I may not be able to do the same things my teammates can do but I am there for MY jiu jitsu. For MY goals. It’s MY life that I want to improve first. And when I accomplish my goals, no matter how small, I can then pay it forward and try to help everyone else the best way I can.
So why am I telling you this? What do you care? Well, like I said, when I accomplish my goals, I want to then help others. Turns out one of the biggest reasons people don’t come to class is because they have same fears I have. Fear of judgement, of not being good enough, of making a fool of themselves.
If that’s how you feel, Dr. Jordan B. Peterson, a Canadian psychologist and university professor, may be able to help you overcome your fear and self-doubt so you can make your own walk up the steps.
A quick interpretation of his advice, if we relate it to BJJ is, what do you think BJJ will add to your life? What will you gain from BJJ that makes it worthwhile for you to face your fears? Is it confidence, community, fitness, health, self-defense skills? OK, so if that’s what you want, you can break down the process of going to your first class into steps.
Peterson explains, “One of the things you want to do when you’re training yourself to face something threatening is to set the threshold for your accomplishment high enough so that you improve but low enough so that you have a pretty good chance of hitting the goal.”
Possible steps you can take leading up to training BJJ:
- Research the BJJ schools in your area. Do they have an online FAQ page or media so you can get an idea of what to expect?

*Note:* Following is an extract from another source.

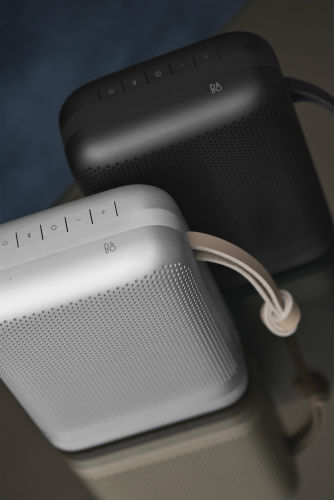 Beoplay P6 in silver and black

- Call to see whether you can go and just watch a class
- Watch some basic BJJ techniques on youtube. A great resource for the basics is Stephan Kesting. Find him online at Grapplearts.com and on youtube. This way, you may be familiar with some of the first things you learn and it won’t be so overwhelming.
- Try to find a friend to try a class with you
- Book a private with an instructor before joining the general classes.

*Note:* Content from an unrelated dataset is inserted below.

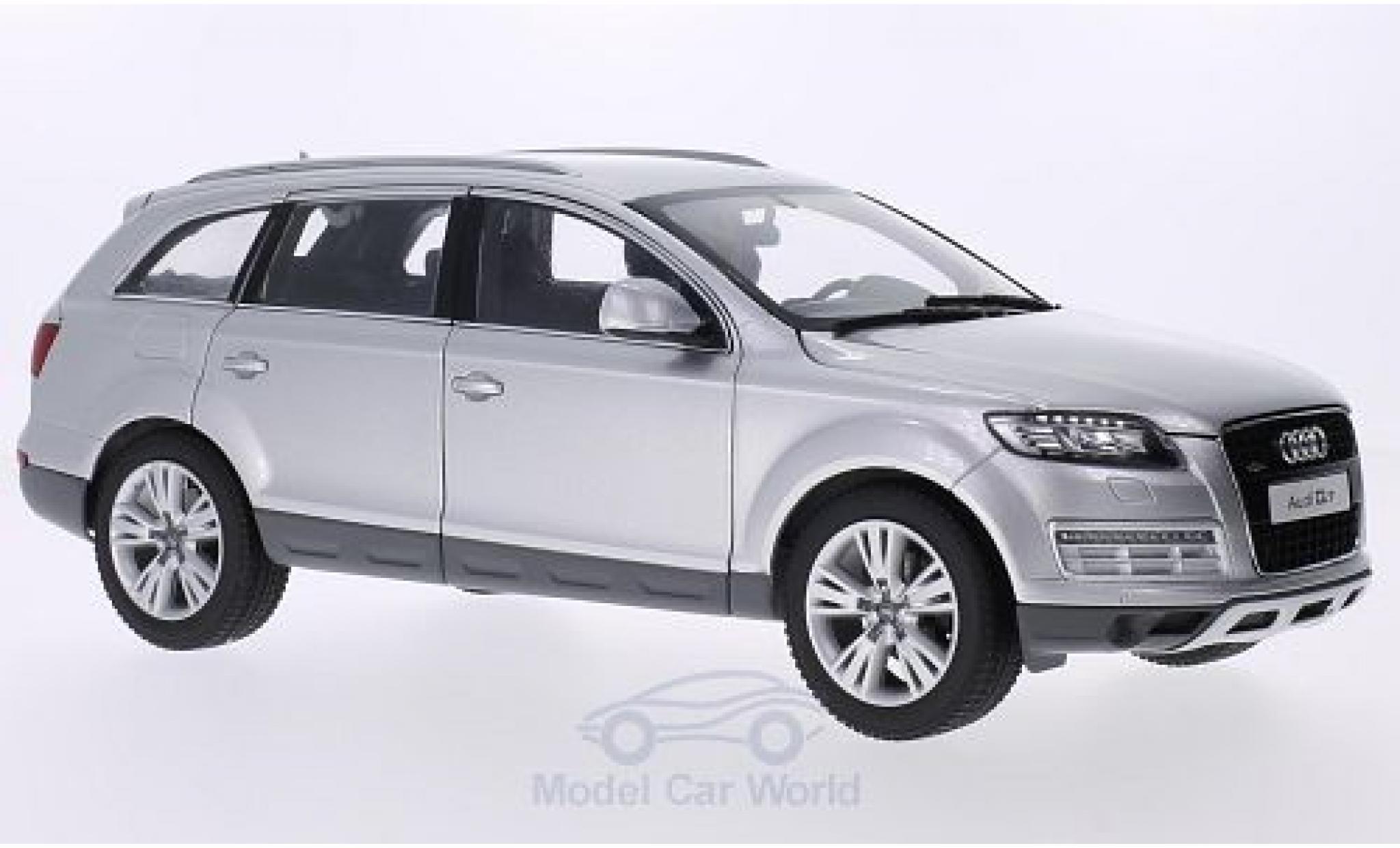 Audi Q7 1/18 Kyosho grise 2013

- Start slow. Promise yourself you will go to class once a week, or every two weeks then build up to a more regular schedule.

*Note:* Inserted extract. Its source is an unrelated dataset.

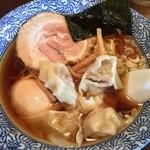 ○決 - 料理写真:中華そば/わんたん/味玉 800円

Now think of what your life will be like if you don’t gather the courage to try a class; if you don’t take one little step at a time. Where will you be in five years if you do absolutely nothing? Will you be overweight? Depressed? Alone? What will your children learn from your example?
Will you spend your evenings at home watching TV? What if there’s nothing good on TV? Do you really want to get an email from Netflix asking if you’re OK like this fellow?
What I absolutely do not recommend is getting in shape to try BJJ. I remember what it was like, feeling so out of shape and feeling like I wasn’t cut out for the sport. And I was already in great shape when I started! BJJ is such a unique activity, the best way to get into shape for BJJ is by training BJJ. It will take some time, but gradually, incrementally, you will progress.
One of the best success stories I’ve seen of overcoming fear is my good friend, Sarah Kolybaba. The first time she came to Titans, she sat out in the parking lot for twenty minutes before coming in to class. She was so quiet and shy, I thought for sure I’d never see her again. Boy, was I wrong.
Sarah turned out to be one of the most dedicated, hard-working women in the program! When she left Nova Scotia to move to British Columbia, Sarah joined a new gym, Island Top Team, where she has found great success in competition. Just this weekend at the CBJJF she won triple gold! Kolybaba was the division champion in both gi and no gi and the absolute champion in gi. What an inspiration!
If Sarah and I can do it, so can you. Trust me. The time will pass anyway, what kind of life do you want?